Molecular Cell Biology

15 credits

Syllabus, Master's level, 1BG320

A revised version of the syllabus is available.
Education cycle
Second cycle
Main field(s) of study and in-depth level
Biology A1N
Grading system
Fail (U), Pass (3), Pass with credit (4), Pass with distinction (5)
Finalised by
The Faculty Board of Science and Technology, 15 April 2010
Responsible department
Biology Education Centre

Entry requirements

150 credits completed courses including alternative 1) 60 credits biology and 30 credits chemistry alternative 2) chemistry 60 credits including biochemistry 15 credits and biology 30 credits including molecular genetics 15 credits and cell biology 15 credits.

Learning outcomes

The aim of the course is to provide the students with advanced knowledge and understanding of molecular processes in cells and organisms.

After the course, students will be able to

  • Explain the principles and the structural and mechanistic details of important processes in cells and organisms (cell growth, gene expressions, signal transduction, cell structure, cell differentiation and cell adhesion) and be able to discuss the complexity of the different interacting systems
  • Account for certain key experiments within the subject area
  • Analyse experimental data, and from the data, draw conclusions and formulate scientific hypotheses
  • Critically review chosen subjects within current research in the subject area and present analyses in the form of an oral presentation and a poster
  • Use certain important laboratory techniques within the subject area (mammalian cell culture, light optical microscopy and gel electrophoresis)
  • Analyse structural details in proteins and protein complexes by using molecular graphics program.

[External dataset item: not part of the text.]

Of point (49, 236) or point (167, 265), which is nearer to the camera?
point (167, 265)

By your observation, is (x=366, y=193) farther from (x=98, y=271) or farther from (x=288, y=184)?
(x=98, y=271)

The course consists of the following parts

Signal transduction: The principles of cell-to-cell communication via chemical signalling; signal molecules and receptors, components in intracellular signal pathways and their functions

The cytoskeleton: The architecture and dynamics of the three types of cytoskeleton systems and their motor proteins

Adhesion: Macromolecules in the extracellular matrix and the cellular adhesions proteins as well as their interactions; different types of adhesion complexes

The cell cycle: Regulation and mechanisms for cell replication in eukaryotes; the molecular mechanisms important for the development of cancer

Transcription: Roles of general and specific transcription factors in the initiation of transcription, protein-DNA interaction, and mRNA processing

Translation and protein targeting: Mechanisms of regulation of the translation initiation, mechanisms of peptide synthesis and control of the accuracy of protein synthesis, protein processing and quality control in the endoplasmic reticulum, vesicle-mediated protein transport

Computer exercises: The mechanistic details of different processes are studied in a number of computer exercises where the relevant macromolecules and their interactions are analysed

Laboratory sessions: Cultivation of mammalian cells, fluorescence microscopy, SDS-PAGE and silver staining.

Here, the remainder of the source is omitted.